_Given exercise_
Output nothing but the lines from the line with "Looking at the photograph, does" through the end of the listing below, both ends included.

_Data_
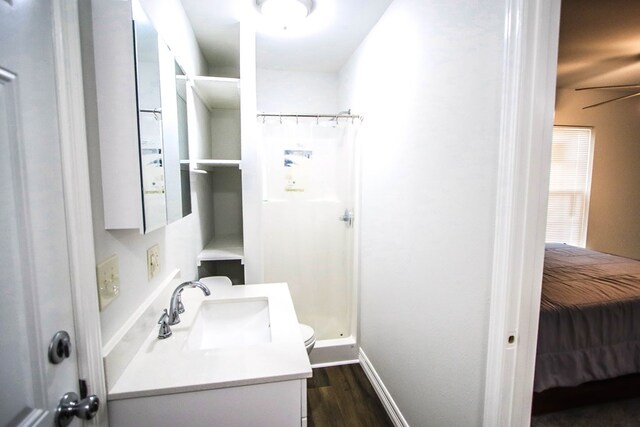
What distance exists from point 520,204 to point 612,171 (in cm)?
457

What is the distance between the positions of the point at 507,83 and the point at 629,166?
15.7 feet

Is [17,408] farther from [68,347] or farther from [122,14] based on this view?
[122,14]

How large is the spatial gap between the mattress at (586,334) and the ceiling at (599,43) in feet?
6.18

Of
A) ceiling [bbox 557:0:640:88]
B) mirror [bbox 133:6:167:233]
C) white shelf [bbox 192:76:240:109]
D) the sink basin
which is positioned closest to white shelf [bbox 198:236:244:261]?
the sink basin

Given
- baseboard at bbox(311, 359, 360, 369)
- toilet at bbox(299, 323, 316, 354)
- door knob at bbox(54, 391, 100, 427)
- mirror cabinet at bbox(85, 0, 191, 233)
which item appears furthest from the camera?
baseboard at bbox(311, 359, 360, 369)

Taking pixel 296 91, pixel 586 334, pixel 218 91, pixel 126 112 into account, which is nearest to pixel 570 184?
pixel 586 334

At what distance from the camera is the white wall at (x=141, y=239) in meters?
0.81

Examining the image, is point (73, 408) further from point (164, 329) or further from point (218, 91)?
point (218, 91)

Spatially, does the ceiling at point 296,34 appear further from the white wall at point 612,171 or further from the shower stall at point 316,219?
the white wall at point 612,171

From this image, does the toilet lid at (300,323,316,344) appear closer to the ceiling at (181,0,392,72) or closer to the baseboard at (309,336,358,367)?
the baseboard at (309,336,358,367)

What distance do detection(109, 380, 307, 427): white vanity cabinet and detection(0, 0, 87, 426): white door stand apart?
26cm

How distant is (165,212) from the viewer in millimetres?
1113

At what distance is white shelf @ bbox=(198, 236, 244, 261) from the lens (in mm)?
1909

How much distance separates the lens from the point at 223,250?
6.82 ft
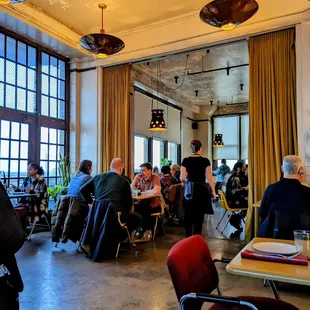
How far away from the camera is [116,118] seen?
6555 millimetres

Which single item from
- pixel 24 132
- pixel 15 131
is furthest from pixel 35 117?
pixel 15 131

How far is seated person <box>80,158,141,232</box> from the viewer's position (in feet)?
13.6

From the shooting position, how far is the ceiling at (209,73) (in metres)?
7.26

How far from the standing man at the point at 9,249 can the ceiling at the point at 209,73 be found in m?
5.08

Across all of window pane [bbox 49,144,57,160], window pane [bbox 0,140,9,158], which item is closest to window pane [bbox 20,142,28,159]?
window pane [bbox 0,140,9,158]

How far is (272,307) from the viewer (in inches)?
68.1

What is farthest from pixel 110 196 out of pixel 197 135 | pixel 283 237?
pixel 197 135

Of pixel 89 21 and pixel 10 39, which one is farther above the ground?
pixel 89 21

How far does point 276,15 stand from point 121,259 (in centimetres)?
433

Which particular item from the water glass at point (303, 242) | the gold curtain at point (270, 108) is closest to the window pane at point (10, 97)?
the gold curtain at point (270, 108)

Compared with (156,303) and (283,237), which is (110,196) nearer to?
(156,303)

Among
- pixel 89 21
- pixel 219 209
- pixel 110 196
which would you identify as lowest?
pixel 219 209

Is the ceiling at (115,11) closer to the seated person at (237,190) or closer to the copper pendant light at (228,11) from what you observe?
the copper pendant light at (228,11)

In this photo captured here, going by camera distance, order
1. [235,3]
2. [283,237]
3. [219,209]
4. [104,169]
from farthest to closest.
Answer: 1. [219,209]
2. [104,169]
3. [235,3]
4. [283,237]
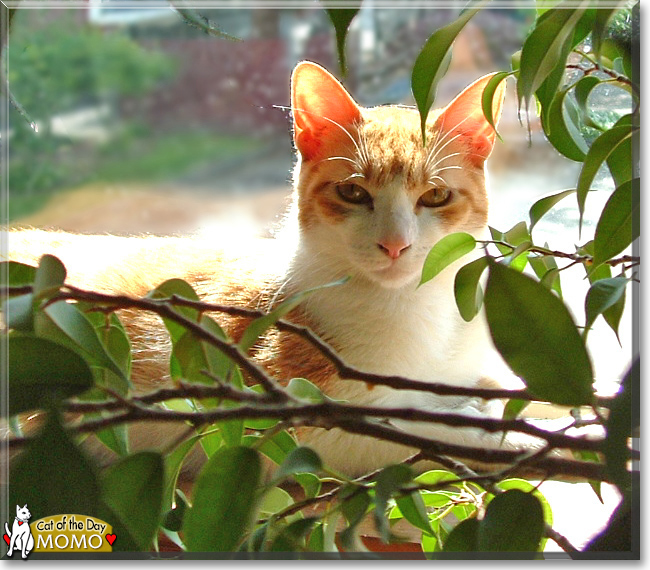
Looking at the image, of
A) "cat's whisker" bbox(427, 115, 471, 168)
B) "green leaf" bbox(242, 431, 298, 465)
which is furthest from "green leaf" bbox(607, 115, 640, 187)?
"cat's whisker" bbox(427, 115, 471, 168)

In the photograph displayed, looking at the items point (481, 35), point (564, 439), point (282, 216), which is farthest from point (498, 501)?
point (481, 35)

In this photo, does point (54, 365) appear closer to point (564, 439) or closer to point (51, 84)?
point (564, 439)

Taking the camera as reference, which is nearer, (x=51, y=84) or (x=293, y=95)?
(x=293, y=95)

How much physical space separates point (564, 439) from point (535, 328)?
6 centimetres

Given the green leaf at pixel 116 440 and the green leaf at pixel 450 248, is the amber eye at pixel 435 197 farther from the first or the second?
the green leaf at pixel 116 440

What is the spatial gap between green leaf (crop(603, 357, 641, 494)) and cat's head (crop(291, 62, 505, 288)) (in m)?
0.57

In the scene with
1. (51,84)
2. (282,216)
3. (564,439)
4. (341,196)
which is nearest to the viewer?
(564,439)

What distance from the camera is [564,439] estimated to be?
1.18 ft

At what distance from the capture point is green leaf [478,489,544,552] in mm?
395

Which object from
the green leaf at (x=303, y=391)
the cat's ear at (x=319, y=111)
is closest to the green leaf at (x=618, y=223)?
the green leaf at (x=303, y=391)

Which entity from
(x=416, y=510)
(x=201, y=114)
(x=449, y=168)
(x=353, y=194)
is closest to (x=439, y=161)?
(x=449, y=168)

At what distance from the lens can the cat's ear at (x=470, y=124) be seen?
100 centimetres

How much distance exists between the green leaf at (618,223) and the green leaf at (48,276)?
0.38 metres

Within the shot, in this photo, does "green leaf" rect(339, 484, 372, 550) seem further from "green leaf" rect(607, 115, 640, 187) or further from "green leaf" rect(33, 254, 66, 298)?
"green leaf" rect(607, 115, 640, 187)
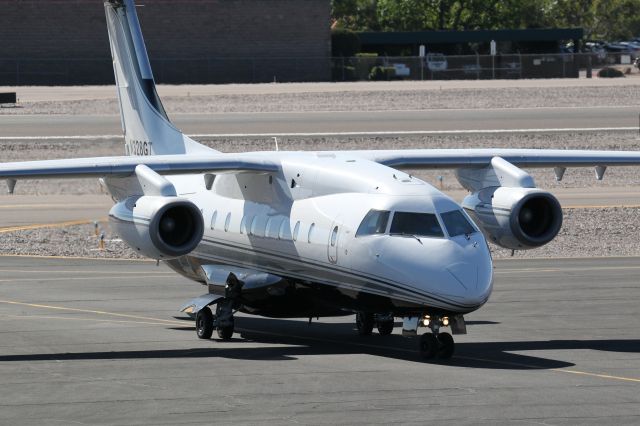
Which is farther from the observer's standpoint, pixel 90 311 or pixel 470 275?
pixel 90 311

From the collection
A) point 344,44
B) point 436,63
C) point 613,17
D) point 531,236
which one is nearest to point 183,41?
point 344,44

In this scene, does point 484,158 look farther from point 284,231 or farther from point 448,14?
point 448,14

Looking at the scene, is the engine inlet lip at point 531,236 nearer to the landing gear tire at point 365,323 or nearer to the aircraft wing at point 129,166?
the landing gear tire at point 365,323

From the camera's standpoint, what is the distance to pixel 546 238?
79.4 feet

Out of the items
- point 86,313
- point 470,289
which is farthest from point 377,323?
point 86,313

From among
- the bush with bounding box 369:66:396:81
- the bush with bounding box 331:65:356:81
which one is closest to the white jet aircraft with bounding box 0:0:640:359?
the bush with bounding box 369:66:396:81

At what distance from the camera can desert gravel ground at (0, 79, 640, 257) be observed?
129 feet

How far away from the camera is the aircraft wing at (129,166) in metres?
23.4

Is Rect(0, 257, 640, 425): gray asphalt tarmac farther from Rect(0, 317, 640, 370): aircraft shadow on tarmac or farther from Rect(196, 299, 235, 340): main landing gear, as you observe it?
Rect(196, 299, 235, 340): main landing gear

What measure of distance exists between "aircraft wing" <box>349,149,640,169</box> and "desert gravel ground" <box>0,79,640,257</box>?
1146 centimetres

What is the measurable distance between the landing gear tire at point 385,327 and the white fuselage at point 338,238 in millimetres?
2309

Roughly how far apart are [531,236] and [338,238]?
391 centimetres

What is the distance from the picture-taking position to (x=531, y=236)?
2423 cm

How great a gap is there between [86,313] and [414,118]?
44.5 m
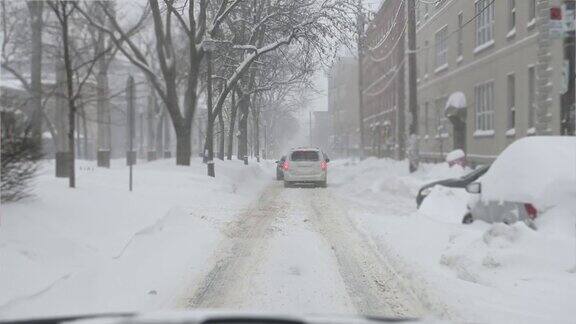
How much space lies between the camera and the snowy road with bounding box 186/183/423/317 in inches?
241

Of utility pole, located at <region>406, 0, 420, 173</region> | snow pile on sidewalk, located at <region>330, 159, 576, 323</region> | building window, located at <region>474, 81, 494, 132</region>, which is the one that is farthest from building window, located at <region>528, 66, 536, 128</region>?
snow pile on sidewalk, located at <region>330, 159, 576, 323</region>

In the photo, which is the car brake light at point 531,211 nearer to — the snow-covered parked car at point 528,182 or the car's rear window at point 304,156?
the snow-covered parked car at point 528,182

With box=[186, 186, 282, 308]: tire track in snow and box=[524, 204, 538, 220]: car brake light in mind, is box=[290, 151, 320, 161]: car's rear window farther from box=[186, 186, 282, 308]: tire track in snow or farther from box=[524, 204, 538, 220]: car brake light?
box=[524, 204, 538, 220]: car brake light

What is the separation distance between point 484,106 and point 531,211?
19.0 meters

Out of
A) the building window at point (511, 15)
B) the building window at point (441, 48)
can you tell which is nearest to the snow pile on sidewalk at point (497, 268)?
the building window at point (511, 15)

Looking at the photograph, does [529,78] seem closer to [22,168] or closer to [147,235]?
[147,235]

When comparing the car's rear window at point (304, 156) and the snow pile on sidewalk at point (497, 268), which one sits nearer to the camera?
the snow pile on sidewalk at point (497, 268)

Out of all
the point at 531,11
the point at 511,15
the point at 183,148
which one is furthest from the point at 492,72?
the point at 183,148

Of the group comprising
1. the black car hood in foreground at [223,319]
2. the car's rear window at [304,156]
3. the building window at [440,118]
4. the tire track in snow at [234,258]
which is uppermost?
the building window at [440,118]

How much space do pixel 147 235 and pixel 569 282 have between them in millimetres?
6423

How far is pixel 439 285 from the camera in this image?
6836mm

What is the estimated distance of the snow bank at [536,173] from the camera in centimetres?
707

_Reply_
Looking at the photograph, does [529,78] seem closer to [22,168] or closer to [147,235]?
[147,235]

When comparing the car's rear window at point (304, 156) and the snow pile on sidewalk at point (497, 268), which one sits nearer to the camera?
the snow pile on sidewalk at point (497, 268)

Out of all
the point at 531,11
the point at 511,15
the point at 183,148
which one is furthest from the point at 492,72?
the point at 183,148

Of the group comprising
1. the black car hood in foreground at [223,319]
2. the car's rear window at [304,156]
3. the building window at [440,118]
4. the tire track in snow at [234,258]
which is uppermost?
the building window at [440,118]

How much space do pixel 147 235 and pixel 569 282 have between them in millimetres?
6423

How far is pixel 439 285 from the camera in this image?
6836mm

What is the estimated distance of the snow bank at [536,173] from the camera in centimetres?
707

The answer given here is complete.